El señor Osborne se interrumpió bruscamente.

—Le escucho —dijo Lejeune en actitud cavilosa.

—Un hermano —sugirió Osborne animado—. ¿Un hermano gemelo, quizá? Eso supondría la solución del enigma.

—¿El clásico caso de los hermanos gemelos? —Lejeune sonrió, moviendo la cabeza en un elocuente gesto de negación—. Una treta muy socorrida en las obras de pura fantasía. Ahora que, en la vida real, no se da...

—No. Supongo que no. No obstante, es posible que un hermano normal... Un parecido muy acentuado... —El señor Osborne parecía razonar juiciosamente.

—Por las averiguaciones que llevamos hechas hemos sabido que el señor Venables no tiene ningún hermano.

—¿Por las averiguaciones que llevan ustedes hechas?

—Aunque de nacionalidad inglesa, él nació en el extranjero.

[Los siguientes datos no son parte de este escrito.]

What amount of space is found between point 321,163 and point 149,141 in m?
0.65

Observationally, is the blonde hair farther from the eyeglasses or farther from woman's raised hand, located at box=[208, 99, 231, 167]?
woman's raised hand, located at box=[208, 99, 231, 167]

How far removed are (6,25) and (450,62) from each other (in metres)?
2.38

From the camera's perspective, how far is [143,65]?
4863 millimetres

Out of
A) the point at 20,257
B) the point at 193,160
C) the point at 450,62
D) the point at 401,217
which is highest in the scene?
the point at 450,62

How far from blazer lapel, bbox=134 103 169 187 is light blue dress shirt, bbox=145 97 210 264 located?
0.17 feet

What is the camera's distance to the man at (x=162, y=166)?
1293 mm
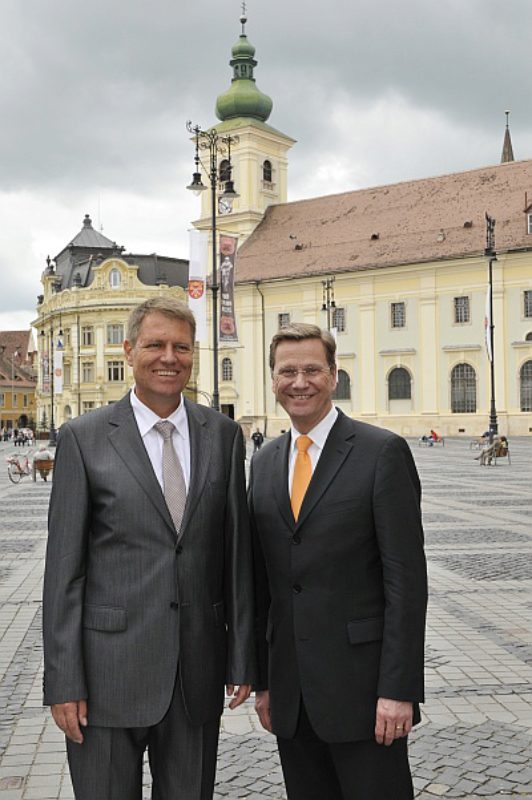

Sus padres le trajeron a la metrópoli cuando contaba solamente once años.

—Entonces no saben ustedes mucho de ese hombre... A su familia, me refiero.

—No. No es fácil averiguar ciertas cosas acerca del señor Venables. Es decir, si no nos decidimos a preguntárselas a él mismo. Y, ¿en qué nos vemos a fundar para proceder así?

Lejeune hablaba lentamente. Siempre existían medios para enterarse de lo que a la policía le convenía saber sin que ésta se viese obligada a recurrir al interesado, pero el inspector no abrigaba la menor intención de poner a Osborne al corriente de eso.